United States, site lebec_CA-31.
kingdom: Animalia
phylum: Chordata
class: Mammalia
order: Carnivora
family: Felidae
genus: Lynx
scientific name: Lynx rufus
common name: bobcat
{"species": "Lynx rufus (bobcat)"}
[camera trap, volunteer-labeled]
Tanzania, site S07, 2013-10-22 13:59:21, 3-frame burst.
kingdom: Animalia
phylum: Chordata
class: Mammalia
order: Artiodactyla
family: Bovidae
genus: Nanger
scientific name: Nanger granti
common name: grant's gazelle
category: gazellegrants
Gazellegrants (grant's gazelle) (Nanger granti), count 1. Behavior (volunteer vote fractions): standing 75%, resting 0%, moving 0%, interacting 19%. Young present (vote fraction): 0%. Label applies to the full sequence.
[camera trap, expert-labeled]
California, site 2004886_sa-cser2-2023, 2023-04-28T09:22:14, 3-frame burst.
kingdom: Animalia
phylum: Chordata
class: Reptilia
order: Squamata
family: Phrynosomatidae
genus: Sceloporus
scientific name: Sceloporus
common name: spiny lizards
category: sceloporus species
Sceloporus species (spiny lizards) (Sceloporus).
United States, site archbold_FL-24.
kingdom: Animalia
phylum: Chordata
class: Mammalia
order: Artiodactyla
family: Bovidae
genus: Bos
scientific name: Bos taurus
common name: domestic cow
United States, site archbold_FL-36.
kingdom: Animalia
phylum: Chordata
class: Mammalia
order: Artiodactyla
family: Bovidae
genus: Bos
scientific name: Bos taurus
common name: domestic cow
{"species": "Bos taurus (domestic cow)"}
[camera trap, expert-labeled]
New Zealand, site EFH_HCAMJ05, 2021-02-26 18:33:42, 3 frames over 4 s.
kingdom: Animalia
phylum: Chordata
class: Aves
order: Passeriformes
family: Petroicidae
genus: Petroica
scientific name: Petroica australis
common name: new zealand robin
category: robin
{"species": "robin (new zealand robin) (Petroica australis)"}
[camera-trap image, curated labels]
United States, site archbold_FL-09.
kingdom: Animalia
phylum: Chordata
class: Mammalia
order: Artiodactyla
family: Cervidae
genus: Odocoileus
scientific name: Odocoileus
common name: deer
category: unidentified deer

Exercise requirements:
Repeat the whole listing exactly, line for line.

Solution below:
United States, site lebec_CA-31.
kingdom: Animalia
phylum: Chordata
class: Mammalia
order: Carnivora
family: Felidae
genus: Lynx
scientific name: Lynx rufus
common name: bobcat
{"species": "Lynx rufus (bobcat)"}
[camera trap, volunteer-labeled]
Tanzania, site S07, 2013-10-22 13:59:21, 3-frame burst.
kingdom: Animalia
phylum: Chordata
class: Mammalia
order: Artiodactyla
family: Bovidae
genus: Nanger
scientific name: Nanger granti
common name: grant's gazelle
category: gazellegrants
Gazellegrants (grant's gazelle) (Nanger granti), count 1. Behavior (volunteer vote fractions): standing 75%, resting 0%, moving 0%, interacting 19%. Young present (vote fraction): 0%. Label applies to the full sequence.
[camera trap, expert-labeled]
California, site 2004886_sa-cser2-2023, 2023-04-28T09:22:14, 3-frame burst.
kingdom: Animalia
phylum: Chordata
class: Reptilia
order: Squamata
family: Phrynosomatidae
genus: Sceloporus
scientific name: Sceloporus
common name: spiny lizards
category: sceloporus species
Sceloporus species (spiny lizards) (Sceloporus).
United States, site archbold_FL-24.
kingdom: Animalia
phylum: Chordata
class: Mammalia
order: Artiodactyla
family: Bovidae
genus: Bos
scientific name: Bos taurus
common name: domestic cow
United States, site archbold_FL-36.
kingdom: Animalia
phylum: Chordata
class: Mammalia
order: Artiodactyla
family: Bovidae
genus: Bos
scientific name: Bos taurus
common name: domestic cow
{"species": "Bos taurus (domestic cow)"}
[camera trap, expert-labeled]
New Zealand, site EFH_HCAMJ05, 2021-02-26 18:33:42, 3 frames over 4 s.
kingdom: Animalia
phylum: Chordata
class: Aves
order: Passeriformes
family: Petroicidae
genus: Petroica
scientific name: Petroica australis
common name: new zealand robin
category: robin
{"species": "robin (new zealand robin) (Petroica australis)"}
[camera-trap image, curated labels]
United States, site archbold_FL-09.
kingdom: Animalia
phylum: Chordata
class: Mammalia
order: Artiodactyla
family: Cervidae
genus: Odocoileus
scientific name: Odocoileus
common name: deer
category: unidentified deer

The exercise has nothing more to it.